We are now within the critical time period for establishing a garden here in Lower Alabama.
After seeing the cherry tree, I had to look up the last frost date, as I knew it must be close.
Out in the food forest, the mulberries and pomegranates are waking up after their winter sleep.
This is a difficult time and fraught with danger, as we are often subject to late freezes that can undo the best gardening plans.
If you don’t plant early, the weather gets too hot for your cool-season vegetables, such as cabbages, kohlrabi, radishes, English peas, potatoes, beets, carrots, broccoli, lettuce, spinach, onions and turnips.
Look at this weather!
You’d think we’d be fine planting corn, pumpkins, green beans, okra, melons, tomatoes, eggplants, peppers and all the good crops of summer.
And we might be.
But we also might not be.
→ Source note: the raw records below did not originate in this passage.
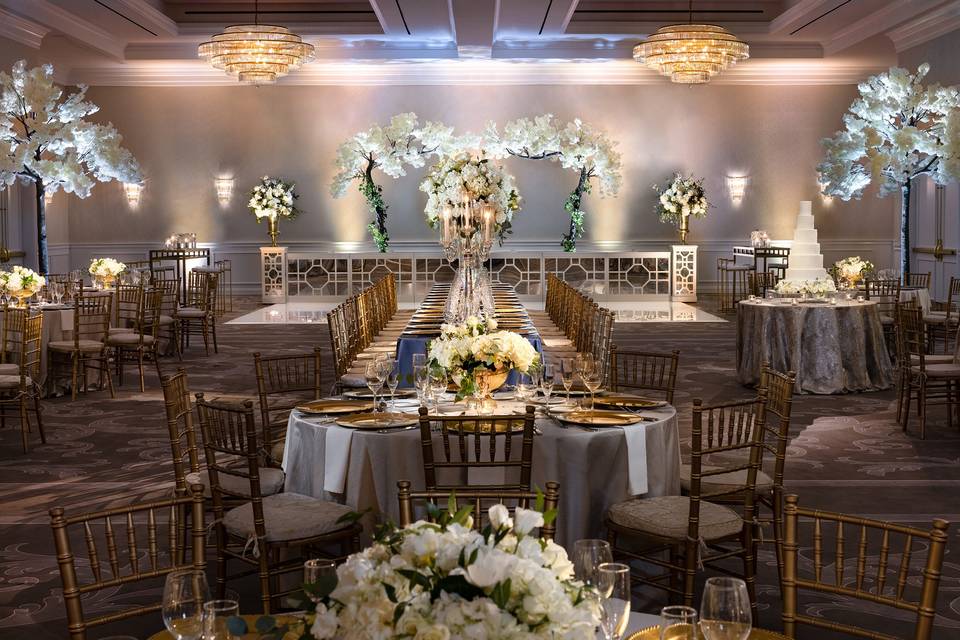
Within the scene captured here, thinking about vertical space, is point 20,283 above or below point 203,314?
above

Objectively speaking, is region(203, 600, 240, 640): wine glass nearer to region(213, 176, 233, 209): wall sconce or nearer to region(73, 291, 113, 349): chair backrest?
region(73, 291, 113, 349): chair backrest

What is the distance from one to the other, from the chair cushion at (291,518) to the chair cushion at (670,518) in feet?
3.44

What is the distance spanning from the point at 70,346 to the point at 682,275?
11.4m

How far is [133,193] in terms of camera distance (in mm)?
20062

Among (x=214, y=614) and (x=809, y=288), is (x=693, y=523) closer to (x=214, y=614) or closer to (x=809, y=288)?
(x=214, y=614)

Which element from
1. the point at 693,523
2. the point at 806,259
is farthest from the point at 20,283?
the point at 693,523

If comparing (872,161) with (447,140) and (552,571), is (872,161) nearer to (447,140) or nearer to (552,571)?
(447,140)

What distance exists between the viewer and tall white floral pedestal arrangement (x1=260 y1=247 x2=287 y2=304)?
18359mm

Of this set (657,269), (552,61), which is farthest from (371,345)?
(552,61)

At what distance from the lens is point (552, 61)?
63.3 ft

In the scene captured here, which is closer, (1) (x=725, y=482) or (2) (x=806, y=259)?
(1) (x=725, y=482)

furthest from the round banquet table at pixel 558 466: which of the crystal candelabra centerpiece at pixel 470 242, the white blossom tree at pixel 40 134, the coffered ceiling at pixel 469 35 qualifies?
the coffered ceiling at pixel 469 35

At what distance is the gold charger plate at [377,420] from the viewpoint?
4.29m

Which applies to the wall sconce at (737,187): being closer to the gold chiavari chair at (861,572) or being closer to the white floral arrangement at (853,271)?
the white floral arrangement at (853,271)
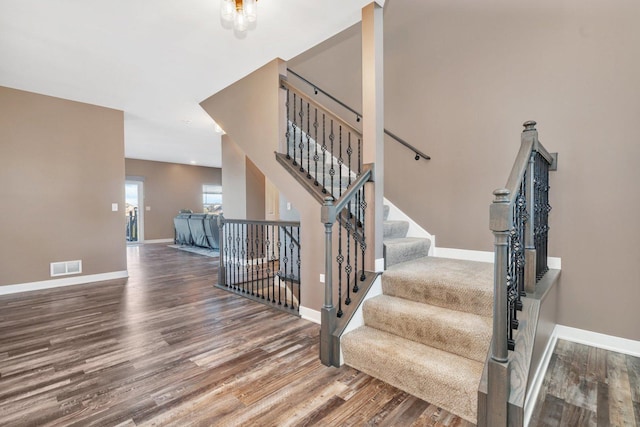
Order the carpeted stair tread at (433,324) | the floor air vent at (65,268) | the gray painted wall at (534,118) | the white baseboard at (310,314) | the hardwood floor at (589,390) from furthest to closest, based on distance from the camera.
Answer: the floor air vent at (65,268) → the white baseboard at (310,314) → the gray painted wall at (534,118) → the carpeted stair tread at (433,324) → the hardwood floor at (589,390)

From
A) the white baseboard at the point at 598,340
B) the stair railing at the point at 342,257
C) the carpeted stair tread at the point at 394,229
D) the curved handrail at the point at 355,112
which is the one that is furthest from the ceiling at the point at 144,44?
the white baseboard at the point at 598,340

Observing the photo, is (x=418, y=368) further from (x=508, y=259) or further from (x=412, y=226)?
(x=412, y=226)

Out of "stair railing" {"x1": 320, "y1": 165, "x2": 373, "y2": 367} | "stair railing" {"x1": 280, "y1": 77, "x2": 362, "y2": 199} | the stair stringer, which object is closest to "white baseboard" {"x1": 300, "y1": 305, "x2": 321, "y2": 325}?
"stair railing" {"x1": 320, "y1": 165, "x2": 373, "y2": 367}

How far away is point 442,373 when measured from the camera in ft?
5.84

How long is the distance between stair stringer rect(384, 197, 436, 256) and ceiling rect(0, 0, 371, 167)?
2058 millimetres

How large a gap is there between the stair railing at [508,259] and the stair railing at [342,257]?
1.07m

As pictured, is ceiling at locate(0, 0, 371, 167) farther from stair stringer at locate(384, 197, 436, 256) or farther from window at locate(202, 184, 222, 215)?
window at locate(202, 184, 222, 215)

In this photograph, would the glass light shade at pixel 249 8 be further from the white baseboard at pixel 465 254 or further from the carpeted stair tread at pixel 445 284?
the white baseboard at pixel 465 254

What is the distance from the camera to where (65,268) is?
14.9ft

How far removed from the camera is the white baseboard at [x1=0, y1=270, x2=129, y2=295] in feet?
13.7

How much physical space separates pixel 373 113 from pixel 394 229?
136 cm

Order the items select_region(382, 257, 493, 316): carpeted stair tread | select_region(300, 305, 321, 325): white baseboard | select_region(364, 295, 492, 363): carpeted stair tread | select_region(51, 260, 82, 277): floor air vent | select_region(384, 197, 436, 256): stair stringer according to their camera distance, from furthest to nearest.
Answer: select_region(51, 260, 82, 277): floor air vent, select_region(384, 197, 436, 256): stair stringer, select_region(300, 305, 321, 325): white baseboard, select_region(382, 257, 493, 316): carpeted stair tread, select_region(364, 295, 492, 363): carpeted stair tread

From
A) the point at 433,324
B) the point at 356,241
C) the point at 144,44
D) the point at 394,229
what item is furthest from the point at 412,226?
the point at 144,44

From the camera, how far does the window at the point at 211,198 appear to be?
38.7 feet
One night below 32 – which is likely before the end of March – and POW! That work is done.
Yet the weather is also getting too hot and humid for many summer crops by June/July. And the bugs! They come in swarms to destroy your hard work as the days warm and lengthen.
This time right now is key for getting in the cool-season plants and preparing to start the warmer plants. In the greenhouse right now we have zinnias and marigolds, tomatoes and eggplants, peppers, cabbage, Jamaican sorrel, tobacco and more, safely getting a head start on the spring garden.
We could have started more cool-season vegetables more than a month ago. But we weren’t ready. Now the time is short!
Outside of the vegetable garden, it’s time to start grafting pears. There are wild Bradford pears all over the place which we’re going to re-graft with good fruiting pears.
It’s also time to propagate bamboo. One of the clumping types on the property is putting up new shoots. If we catch it now we can divide some off to plant elsewhere.
We also have bare-root fruit trees that need planting.
And some dormant trees in pots that should go in the ground before they awaken.
And apple trees that are waking up, which need to be mulched and have the grass cleaned up from around them.
And the Grocery Row Gardens need the weeds of winter pulled before the shoots of ginger, Jerusalem artichokes, cassava, potatoes and other roots start appearing.
Everything happens all at once! It’s an exciting time.
A good start now sets the pace for the rest of the year.